Tuesday, March 31, 2015

Movie review - "Goodbye Paradise" (1983) **** (warning: spoilers)

Raymond Chandler on the Gold Coast, brilliantly pulled off by star Ray Barrett (in the role of a life time) and writers Denny Lawrence and Bob Ellis. It's a Gold Coast that doesn't exist in this way any more but certainly did then - in tropical, socialist hating Queensland, with its dingy clubs, discos, drag shows, cults, right wing political movements and military bases. (It actually seems more interesting)

There's some beautiful dialogue - Ellis at his most wonderful, perfectly delivered by Barrett. The plot isn't bad either, with Barrett chasing various clues as he tracks down a missing girl and encountering various characters (many of whom are familiar to Barrett... unlike say Philip Marlowe he's not entering a strange world, he's participating in a world he knows very well).

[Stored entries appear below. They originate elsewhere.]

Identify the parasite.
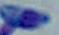
Toxoplasma gondii.

{
  "modality": "photomicrograph",
  "magnification": "1000x"
}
Report the malaria status of this cell.
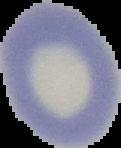
It is uninfected.

Summary:
  - Image type: segmented cell region on a black background
  - Preparation: thin blood film
  - Image size: 121×148 pixels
Assess this cell for malaria.
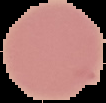
It is uninfected.

image size = 106×103 pixels
image type = segmented cell region on a black background
preparation = thin blood smear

Great cameos from Kate Fitzpatrick (politician's second wife), Paul Chubb (seemingly dodgy ex cop), Lex Marinos (local tour guide), wondrous Robyn Nevin (an old flame of Barrett's), Mark Hembrow (night club guy), Grant Dodwell (sleazy Sea World type), Don Pascoe (old Labor senator), Kris McQuade (hooker), Guy Doleman (pukka officer), Tex Morton (politician), John Clayton (hippie). Many of these are not what they seem - wonderfully, Clayton and Doleman are in cahoots for a coup so that the Gold Coast can secede from the rest of Australia (a superb conceit), McQuade works for ASIO, Hembrow for army intelligence, Dodwell tries to assassinate someone, etc.

Not surprisingly for an Ellis script the young women are weak and all want to hump middle aged men - the girl who plays the first Cathy is especially terrible. And it's a shame Barrett is so passive at the end - I felt he should have helped expose the coup more, at least taken revenge for Nevin's death.

But it's got a lovely texture - melancholic, haunting - with decent action. A real cult movie.